Methods: Using anti-Black racism as its theoretical framework, this prospective-longitudinal cohort study design uses multilevel Cox proportional hazard regression to investigate the association between child welfare and juvenile justice involvement (i.e. crossover youth status). The cohort is based on child welfare records of 7592 children who were first referred for ongoing child welfare services between January 1st 2007 and December 31st 2017. Each child’s file was observed for juvenile justice involvement up to December 31st 2018 with observation periods ranging from 1 – 11 years. A total of 972 youth received services under juvenile justice.
Results: Black children were more likely than White children (RR =1.81; p < .001) to transition into the juvenile justice system. Risk factors such as age at the initial child welfare investigation, gender, language, and race significantly predicated transition into the juvenile justice system. Source of the child welfare report, sub-type of maltreatment (child behavioural problems), length of service involvement, and factors surrounding out-of-home placement also increased the risk of juvenile justice involvement. Immigration status (being born outside of Canada) decreased the risk of juvenile justice involvement. Racial disparity in service outcomes for youth within the juvenile justice cohort was also observed.

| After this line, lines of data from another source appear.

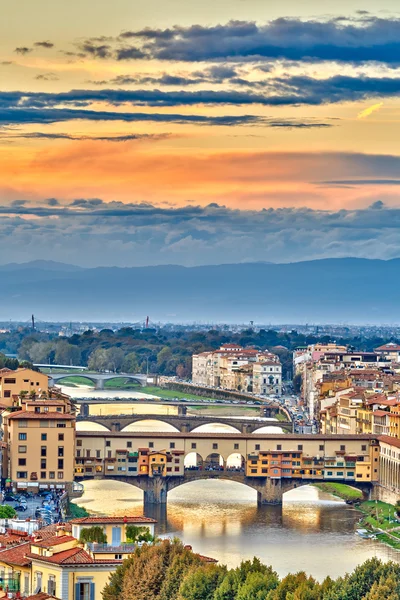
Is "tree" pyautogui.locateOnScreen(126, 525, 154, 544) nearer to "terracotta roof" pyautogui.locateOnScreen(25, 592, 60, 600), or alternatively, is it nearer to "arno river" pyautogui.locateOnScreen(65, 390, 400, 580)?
"terracotta roof" pyautogui.locateOnScreen(25, 592, 60, 600)

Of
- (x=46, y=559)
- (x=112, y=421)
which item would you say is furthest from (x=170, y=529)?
(x=112, y=421)

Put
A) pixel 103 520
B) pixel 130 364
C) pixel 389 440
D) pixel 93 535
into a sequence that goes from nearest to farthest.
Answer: pixel 93 535 < pixel 103 520 < pixel 389 440 < pixel 130 364

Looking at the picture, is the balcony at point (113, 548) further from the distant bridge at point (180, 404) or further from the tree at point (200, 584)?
the distant bridge at point (180, 404)

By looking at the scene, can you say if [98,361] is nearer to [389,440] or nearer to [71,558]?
[389,440]

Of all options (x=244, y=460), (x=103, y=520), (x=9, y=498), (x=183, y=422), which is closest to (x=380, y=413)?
(x=244, y=460)

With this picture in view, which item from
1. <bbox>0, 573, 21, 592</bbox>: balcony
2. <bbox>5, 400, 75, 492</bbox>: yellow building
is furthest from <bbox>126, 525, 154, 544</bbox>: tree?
<bbox>5, 400, 75, 492</bbox>: yellow building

Conclusions: This study confirms the ongoing and pervasive nature of Black children’s disparity beyond the child welfare system into the youth criminal justice system. It urges that we adopt an approach that recognizes racial disparity as a form of racial profiling stemming from anti-Black racism. Social workers engaging in disparity research, must do so from a critical lens that aims to target the structures and systems that surround Black families rather than the families themselves.